Overview
In Kupe AI, each agent interaction runs through a pipeline that handles both voice and text with low latency and clear turn-taking. There are two main pipeline types:- Speech pipeline – For real-time voice conversations (phone or web).
- Text pipeline – For chat or text-only interfaces.
Speech pipeline
The speech pipeline runs the full loop from user speech to agent speech.1. User audio input
Audio can come from:- Twilio (phone calls)
- Web (browser-based calls)
2. Voice activity detection (VAD)
VAD decides when the user is speaking and when they have finished. It uses:- Acoustic cues (energy, silence)
- Semantic cues (end-of-utterance)
3. Transcription
Detected speech is sent to the transcription model in streaming mode:- Partial transcripts are produced in near real time.
- Transcripts are updated as the user keeps talking.
- The agent can start reasoning before the user fully stops.
4. Agent processing
The transcript is sent to the agent (LLM), which:- Interprets intent.
- Produces a contextual reply.
- Can call tools or integrations (e.g. MCP, HTTP).
5. Text-to-speech (TTS)
The agent’s text is sent to TTS, which:- Converts it to natural speech.
- Supports streaming, so playback can start with minimal delay.
6. Audio output
The generated speech is streamed back to the user via:- The browser, or
- The Twilio call.
Text pipeline
The text pipeline is a shorter path for chat or text-only use:- User text – The user sends a message.
- Agent processing – The same LLM and tool logic as in the speech pipeline.
- Integrations – Tools and APIs run as needed.
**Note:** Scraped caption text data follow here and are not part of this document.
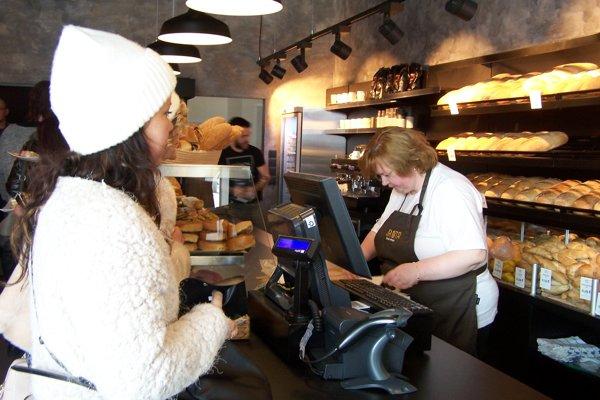 V kaviarni s pekárňou Dobrota.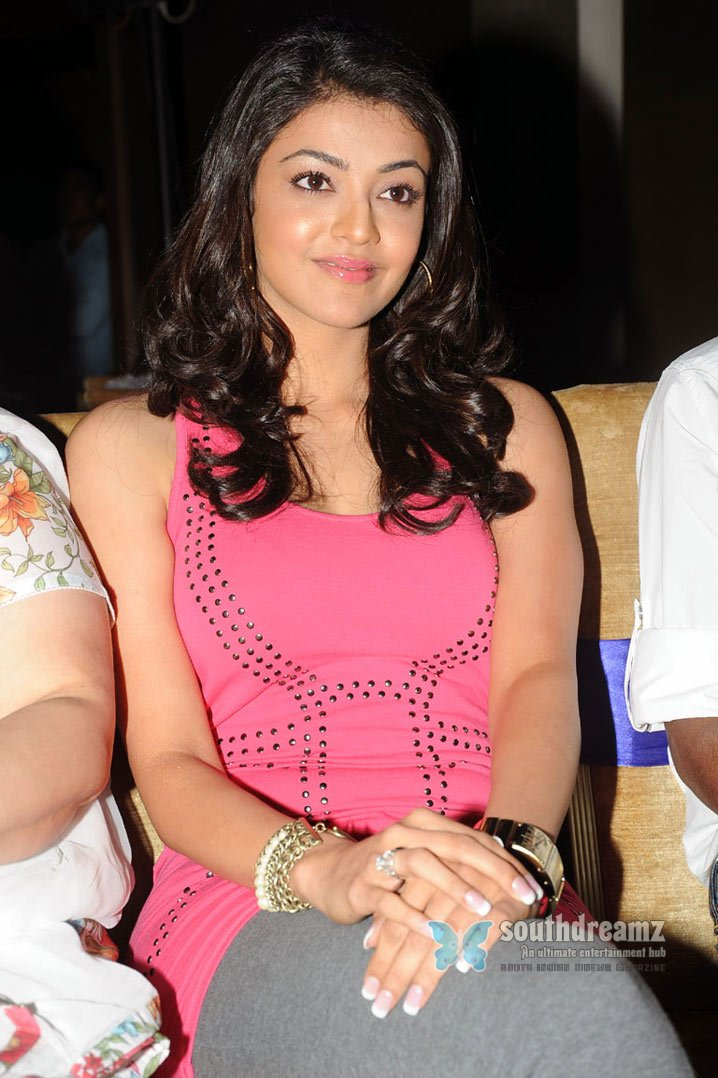 Tamil actress kajal agarwal hot glamour stills 55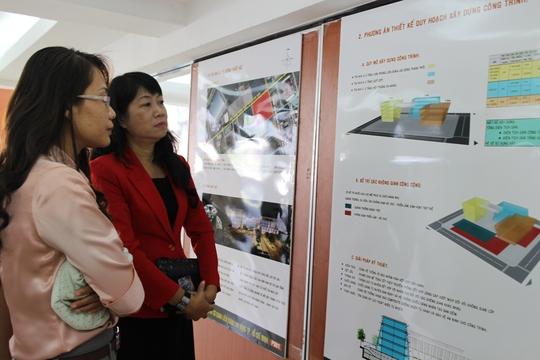 Cán bộ Công đoàn tham quan các đồ án thiết kế xây dựng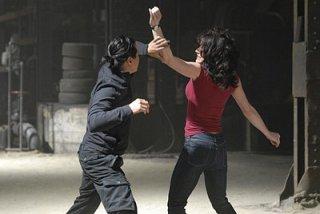 Michelle Ryan e Will Yun Lee in una scena dell'episodio Mistero a Paradise di Bionic Woman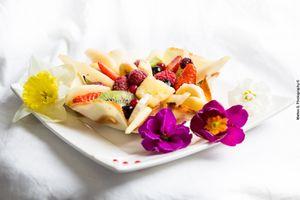 Tulipes à la crème pâtissière et aux fruits pour célébrer le printemps.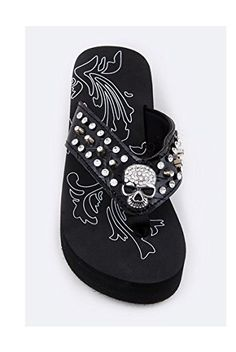 Western Skull Inspired Rhinestones Flip Flop - My Sugar Skulls Pretty Shoes, Cute Shoes, Me Too Shoes, Flip Flop Sandals, Flip Flops, Skull Shoes, Estilo Rock, Skull Fashion, Dark Fashion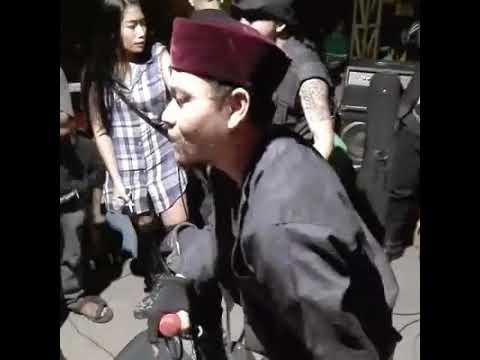 Romi & The Jahats - slonong boy live di inpress crew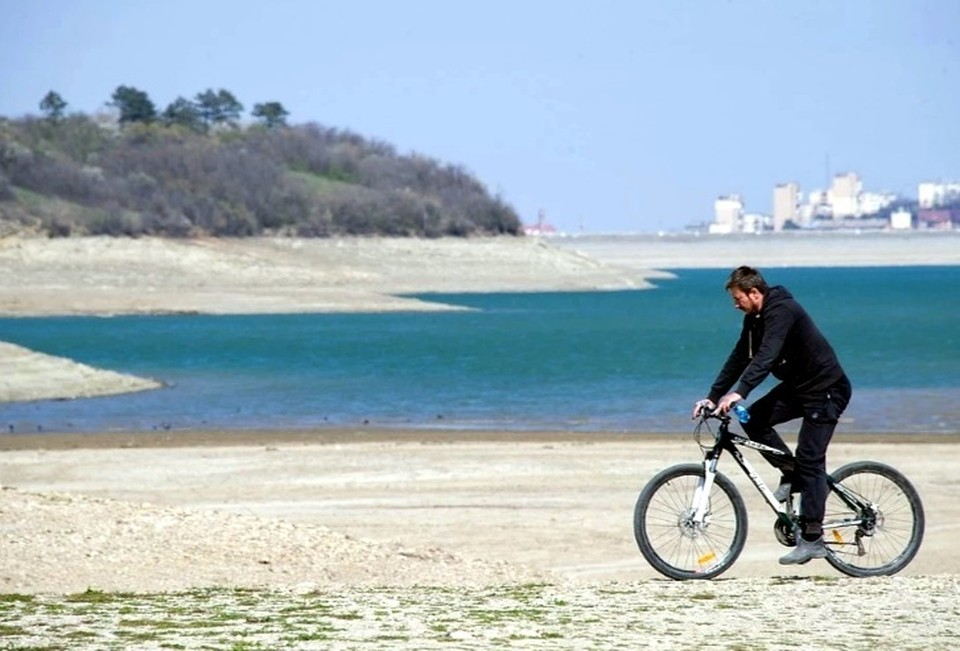 Нехватку воды сегодня испытывает весь Крым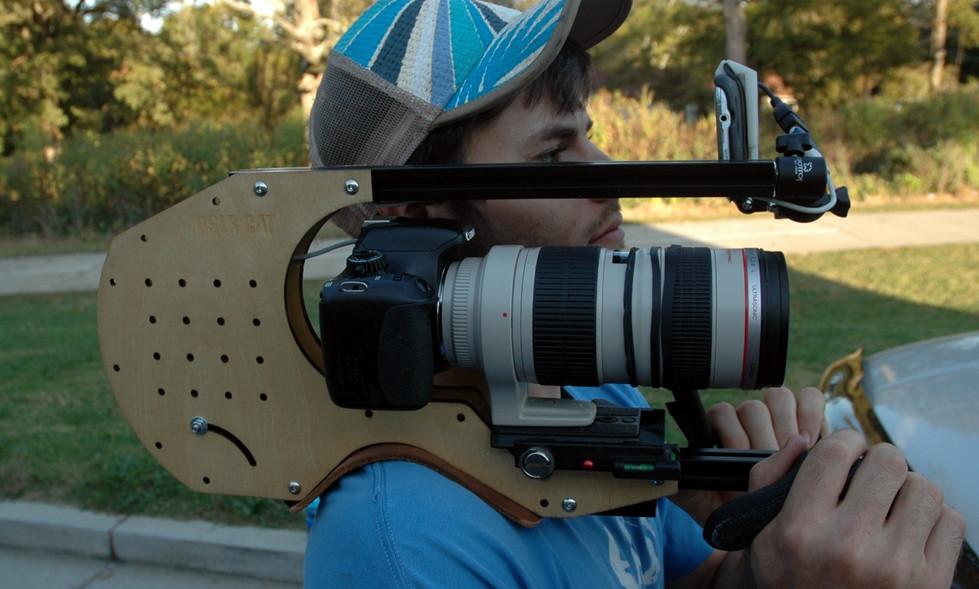 FocusShifter_on_Canon_70-200mm_f2.8l_on_DSLR_CAT_Shoulder_Rig_3.jpg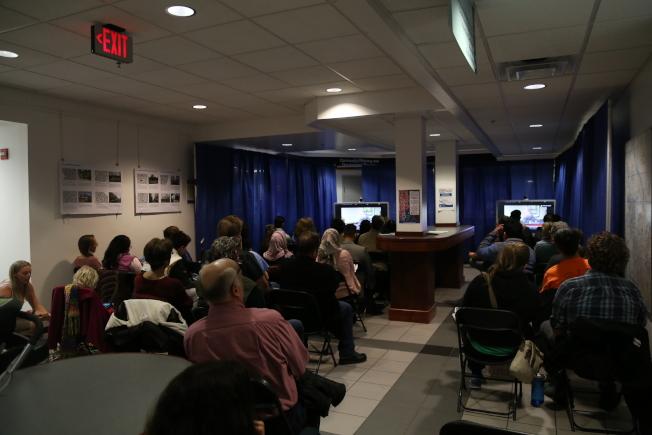 當晚聽證會引來眾多居民參與,由於聽證會會場人數太多,其他人被安排在另外房間觀看現場作證情況。(記者羅曉媛/攝影)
- Text output – The reply is returned as text (no TTS).
Summary
| Stage | Speech pipeline | Text pipeline |
|---|---|---|
| Input | User voice (Twilio/Web) | Text message |
| Processing | VAD + Transcription + Agent + TTS | Agent only |
| Output | Agent voice (streamed) | Text reply |
| Interruption | Handled in real time | Not applicable |
Takeaways
- Both pipelines share the same agent and integration logic.
- The speech pipeline adds streaming, turn detection, and TTS.
- Interruptions are handled so the conversation stays smooth.
- Use the speech pipeline for voice-first and the text pipeline for text-first experiences.